Examine the uniform convergence of the series of functions $f_n: \mathbb{R} \to \mathbb{R}: x \mapsto \frac{(-1)^n}{n}$

Attempt:

Note that for any $x \in \mathbb{R}$:

$$\sum_n^\infty f_n(x) = \sum_n^\infty \frac{(-1)^n}{n}$$

and by the alternating series criterium (Leibniz), the series $\sum_{n}^\infty f_n(x)$ converges for every $x \in X$. Hence, the series of functions $\sum_n^\infty f_n$ converges pointwise. Because the series does not depend on $x$, it also converges uniformly.

Is this correct?

• It looks fine...but I find this question a little odd. You're given functions $\;f_n(x):=\frac{(-1)^n}n\;$ ...so these are constant functions... Dec 26, 2017 at 10:29
• Yes this is the first in a whole bunch of exercises. The following ones depend on $x$.
– user370967
Dec 26, 2017 at 10:31
• I will post a few and if my methods are fine then I'll be confident.
– user370967
Dec 26, 2017 at 10:31
• I've no idea, but after more than 15 months in this site you should be used to that. Somebody just didn't like what you wrote for some mysterious, and perhaps even stupid, reason, so (s)e downvoted you.
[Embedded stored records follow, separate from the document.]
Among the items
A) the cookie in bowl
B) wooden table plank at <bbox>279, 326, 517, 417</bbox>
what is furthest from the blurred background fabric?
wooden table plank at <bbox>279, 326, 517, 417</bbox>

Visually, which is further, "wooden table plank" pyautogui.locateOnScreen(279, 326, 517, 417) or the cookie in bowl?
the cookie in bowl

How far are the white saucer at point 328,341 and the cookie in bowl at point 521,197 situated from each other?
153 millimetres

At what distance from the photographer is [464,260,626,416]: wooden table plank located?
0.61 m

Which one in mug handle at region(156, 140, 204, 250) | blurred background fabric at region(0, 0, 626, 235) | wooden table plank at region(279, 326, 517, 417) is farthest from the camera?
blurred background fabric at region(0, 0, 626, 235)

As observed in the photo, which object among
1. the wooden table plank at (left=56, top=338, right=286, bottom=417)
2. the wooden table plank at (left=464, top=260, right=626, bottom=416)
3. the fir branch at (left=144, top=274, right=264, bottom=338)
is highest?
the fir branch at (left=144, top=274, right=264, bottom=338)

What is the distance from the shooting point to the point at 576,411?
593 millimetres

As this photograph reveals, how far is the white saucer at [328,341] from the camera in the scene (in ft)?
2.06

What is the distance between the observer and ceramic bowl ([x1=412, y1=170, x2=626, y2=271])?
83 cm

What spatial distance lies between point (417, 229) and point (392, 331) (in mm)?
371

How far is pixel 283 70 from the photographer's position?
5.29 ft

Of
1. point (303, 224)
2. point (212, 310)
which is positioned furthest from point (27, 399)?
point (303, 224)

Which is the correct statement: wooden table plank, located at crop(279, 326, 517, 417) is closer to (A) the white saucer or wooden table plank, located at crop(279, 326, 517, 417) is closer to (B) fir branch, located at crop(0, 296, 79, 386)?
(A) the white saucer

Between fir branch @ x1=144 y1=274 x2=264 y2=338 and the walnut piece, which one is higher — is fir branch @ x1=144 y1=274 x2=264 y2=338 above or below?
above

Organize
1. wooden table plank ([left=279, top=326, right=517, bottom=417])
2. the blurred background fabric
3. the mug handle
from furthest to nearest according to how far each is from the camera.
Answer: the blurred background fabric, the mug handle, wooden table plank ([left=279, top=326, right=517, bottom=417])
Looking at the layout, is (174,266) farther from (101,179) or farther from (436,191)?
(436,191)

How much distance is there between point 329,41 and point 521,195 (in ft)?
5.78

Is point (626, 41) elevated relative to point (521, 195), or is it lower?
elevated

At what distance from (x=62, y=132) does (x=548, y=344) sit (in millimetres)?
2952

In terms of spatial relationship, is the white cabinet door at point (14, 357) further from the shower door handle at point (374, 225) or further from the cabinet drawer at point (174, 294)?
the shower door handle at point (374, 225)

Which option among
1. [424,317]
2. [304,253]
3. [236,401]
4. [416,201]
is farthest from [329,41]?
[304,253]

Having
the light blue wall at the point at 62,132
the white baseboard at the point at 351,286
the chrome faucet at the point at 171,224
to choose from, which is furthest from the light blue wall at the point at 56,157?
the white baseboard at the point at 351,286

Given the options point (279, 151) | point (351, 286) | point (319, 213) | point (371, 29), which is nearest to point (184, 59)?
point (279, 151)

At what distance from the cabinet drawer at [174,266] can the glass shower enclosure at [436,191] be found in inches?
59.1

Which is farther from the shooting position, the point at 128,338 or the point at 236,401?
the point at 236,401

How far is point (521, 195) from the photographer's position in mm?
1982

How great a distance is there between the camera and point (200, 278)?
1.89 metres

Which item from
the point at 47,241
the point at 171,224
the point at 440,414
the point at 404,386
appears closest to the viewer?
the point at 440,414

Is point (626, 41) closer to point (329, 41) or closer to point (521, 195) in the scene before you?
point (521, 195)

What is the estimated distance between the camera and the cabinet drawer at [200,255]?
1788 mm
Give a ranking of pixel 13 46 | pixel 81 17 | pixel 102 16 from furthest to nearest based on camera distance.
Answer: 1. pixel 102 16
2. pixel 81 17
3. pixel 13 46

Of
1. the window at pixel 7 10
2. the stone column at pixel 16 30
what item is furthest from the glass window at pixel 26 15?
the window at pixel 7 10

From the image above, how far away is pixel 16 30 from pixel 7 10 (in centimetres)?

I upvoted it at once as I think your work shows a nice effort and some insight for understanding things you're studying now. And don't mind about downvotes: they shall come and go for no special reasons many times. Dec 26, 2017 at 15:17
• Yeah. Guess I will have to get used to that. Thanks for your comment.
– user370967
Dec 26, 2017 at 15:19

Yes. The terms follow all the conditions of the Leibniz alternating series convergence theorem. The terms alternate in sign, decrease in magnitude, and tend to zero as $$n$$ approaches infinity. Since $$(t_n = s_n - s_{n-1})$$, we can say that $$\sum_{n}^\infty f_n(x)$$ does not depend on $$x$$.